网页节选:
要知道,3500元的补贴不是小数目,这已经超出了偏桥村的人均年收入了。不过,如果河北省能够推行跨区域购车同样享受补贴的政策,刘秉喜应该会更开心。因为买车之前,他特意到北京和承德分别看了一圈,同样的产品,北京的价格要比承德便宜整整1500元,但异地购车就不能申请补贴。也就是说,本来可以优惠5000元的车,现在只能拿到3500.元,这让他还是稍微带有遗憾。
“政策是好政策,落实得也很好。还有一点没有搞得太清楚。”刘秉喜又试探着询问。
按照他的经验,以前去销售店买车是可以讲价的,但现在,店里标什么价就只能出什么价,不能浮动,“所以搞不懂这个政策到底是优惠了农民还是优惠了商家呢?”他憨厚地笑笑。
我们只能告诉他,按照国家政策,享受汽车下乡补贴政策的产品,厂家是不能随意涨价的,一经查处将被取消资格。但至于经销商的实际做法是否有猫腻,我们没有多言,不忍因为某种可能性的存在,影响了这位农民兄弟的好心情。
未来有多远
夕阳西下,村委会的铁门紧锁着。
支部书记宋国兴抽着烟,一脸凝重,他不停地摆着手,“甭拍,甭录……”
因为总理的到访,偏桥村成为一个敏感的地方,村干部压力可想而知。而总理临走的时候,已经留话:“我到偏桥村3次了,感觉变化不太大。下次再来,要看到偏桥村更大变化。”
答应宋国兴,不做任何记录,他才开始小心翼翼地与我们攀谈。即使这样,对于汽车下乡的话题,他谈得也不是太多。
尽管县里有相关的机构组织,宣传工作也逐步到位,但汽车生活,距离偏桥村,真的还很远,很远……
“总理到我们这里来,是我们的机遇。家电下乡,农机下乡,都是支持农民发家致富,但汽车比家电又高了一个档次,要普及不是那么容易,不仅买不起,还存在着会不会开这样的技术问题。”宋国兴有点无奈。

所示数据:
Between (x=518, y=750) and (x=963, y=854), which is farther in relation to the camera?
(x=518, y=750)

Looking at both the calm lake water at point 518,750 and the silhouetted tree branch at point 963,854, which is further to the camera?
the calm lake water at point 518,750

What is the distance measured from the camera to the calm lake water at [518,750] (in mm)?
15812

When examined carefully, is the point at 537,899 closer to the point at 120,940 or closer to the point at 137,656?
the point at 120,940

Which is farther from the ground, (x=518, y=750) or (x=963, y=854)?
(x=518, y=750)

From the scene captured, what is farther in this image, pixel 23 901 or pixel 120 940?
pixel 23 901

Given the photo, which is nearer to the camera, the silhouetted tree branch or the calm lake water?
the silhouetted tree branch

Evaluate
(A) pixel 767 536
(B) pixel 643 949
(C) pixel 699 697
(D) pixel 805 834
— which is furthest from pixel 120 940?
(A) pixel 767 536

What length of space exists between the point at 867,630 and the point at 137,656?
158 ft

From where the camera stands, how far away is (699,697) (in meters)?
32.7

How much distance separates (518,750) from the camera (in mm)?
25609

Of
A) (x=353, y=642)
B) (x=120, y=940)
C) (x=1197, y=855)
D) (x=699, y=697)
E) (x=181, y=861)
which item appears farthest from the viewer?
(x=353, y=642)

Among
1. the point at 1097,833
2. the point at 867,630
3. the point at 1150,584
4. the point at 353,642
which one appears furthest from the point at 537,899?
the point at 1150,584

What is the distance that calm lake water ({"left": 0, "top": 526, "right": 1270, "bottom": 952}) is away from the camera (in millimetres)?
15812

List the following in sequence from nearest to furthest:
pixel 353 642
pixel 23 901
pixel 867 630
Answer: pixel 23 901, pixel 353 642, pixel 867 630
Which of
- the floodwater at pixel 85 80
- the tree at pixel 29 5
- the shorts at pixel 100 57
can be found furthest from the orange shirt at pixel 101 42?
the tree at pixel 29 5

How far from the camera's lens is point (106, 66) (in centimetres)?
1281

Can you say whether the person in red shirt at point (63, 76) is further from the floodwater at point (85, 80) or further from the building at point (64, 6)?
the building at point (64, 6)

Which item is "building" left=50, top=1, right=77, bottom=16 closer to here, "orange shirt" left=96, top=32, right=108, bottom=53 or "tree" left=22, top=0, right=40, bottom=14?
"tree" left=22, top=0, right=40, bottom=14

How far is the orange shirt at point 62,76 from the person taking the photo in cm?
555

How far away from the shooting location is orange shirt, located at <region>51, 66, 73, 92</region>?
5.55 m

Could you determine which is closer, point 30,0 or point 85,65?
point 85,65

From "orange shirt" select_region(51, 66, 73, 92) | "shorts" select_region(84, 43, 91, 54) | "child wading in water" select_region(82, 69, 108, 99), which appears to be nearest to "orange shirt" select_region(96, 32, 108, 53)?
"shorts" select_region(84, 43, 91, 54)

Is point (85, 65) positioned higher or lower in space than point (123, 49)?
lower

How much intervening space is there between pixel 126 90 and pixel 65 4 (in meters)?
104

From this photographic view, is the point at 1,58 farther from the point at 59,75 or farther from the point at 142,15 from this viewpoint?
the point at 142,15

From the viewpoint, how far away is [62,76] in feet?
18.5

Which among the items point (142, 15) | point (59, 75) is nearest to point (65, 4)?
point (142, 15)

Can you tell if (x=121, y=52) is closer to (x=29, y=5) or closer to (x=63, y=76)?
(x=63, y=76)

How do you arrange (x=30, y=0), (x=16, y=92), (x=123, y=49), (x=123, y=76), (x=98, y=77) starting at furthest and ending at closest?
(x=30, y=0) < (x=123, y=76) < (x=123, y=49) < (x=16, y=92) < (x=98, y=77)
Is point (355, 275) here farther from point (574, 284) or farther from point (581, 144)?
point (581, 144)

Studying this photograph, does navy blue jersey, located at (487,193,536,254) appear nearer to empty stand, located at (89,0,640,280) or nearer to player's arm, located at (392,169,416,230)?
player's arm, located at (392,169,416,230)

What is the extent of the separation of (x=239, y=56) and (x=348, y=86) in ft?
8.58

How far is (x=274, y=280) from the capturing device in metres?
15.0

给定指令 1: 请从"要知道,3500元的补贴不是"到"影响了这位农民兄弟的好心情。",一字不差地引用网页节选中的这段文字。
给定指令 2: 请将记录中从含有"Given the photo, which"的那一行到含有"Answer: pixel 23"的那一行(首尾两行均包括在内)重新写出,其中的"camera"一律改为"lens",其余部分保持不变,且只给出这些行。
上述记录与网页节选的内容毫无关联。

练习结果 1:
要知道,3500元的补贴不是小数目,这已经超出了偏桥村的人均年收入了。不过,如果河北省能够推行跨区域购车同样享受补贴的政策,刘秉喜应该会更开心。因为买车之前,他特意到北京和承德分别看了一圈,同样的产品,北京的价格要比承德便宜整整1500元,但异地购车就不能申请补贴。也就是说,本来可以优惠5000元的车,现在只能拿到3500.元,这让他还是稍微带有遗憾。
“政策是好政策,落实得也很好。还有一点没有搞得太清楚。”刘秉喜又试探着询问。
按照他的经验,以前去销售店买车是可以讲价的,但现在,店里标什么价就只能出什么价,不能浮动,“所以搞不懂这个政策到底是优惠了农民还是优惠了商家呢?”他憨厚地笑笑。
我们只能告诉他,按照国家政策,享受汽车下乡补贴政策的产品,厂家是不能随意涨价的,一经查处将被取消资格。但至于经销商的实际做法是否有猫腻,我们没有多言,不忍因为某种可能性的存在,影响了这位农民兄弟的好心情。

练习结果 2:
Given the photo, which is nearer to the lens, the silhouetted tree branch or the calm lake water?
the silhouetted tree branch

Evaluate
(A) pixel 767 536
(B) pixel 643 949
(C) pixel 699 697
(D) pixel 805 834
— which is furthest from pixel 120 940?
(A) pixel 767 536

What length of space exists between the point at 867,630 and the point at 137,656?
158 ft

From where the lens stands, how far away is (699,697) (in meters)?
32.7

How much distance separates (518,750) from the lens (in mm)?
25609

Of
A) (x=353, y=642)
B) (x=120, y=940)
C) (x=1197, y=855)
D) (x=699, y=697)
E) (x=181, y=861)
which item appears farthest from the viewer?
(x=353, y=642)

Among
1. the point at 1097,833
2. the point at 867,630
3. the point at 1150,584
4. the point at 353,642
which one appears furthest from the point at 537,899?
the point at 1150,584

What is the distance that calm lake water ({"left": 0, "top": 526, "right": 1270, "bottom": 952}) is away from the lens (in millimetres)?
15812

List the following in sequence from nearest to furthest:
pixel 353 642
pixel 23 901
pixel 867 630
Answer: pixel 23 901, pixel 353 642, pixel 867 630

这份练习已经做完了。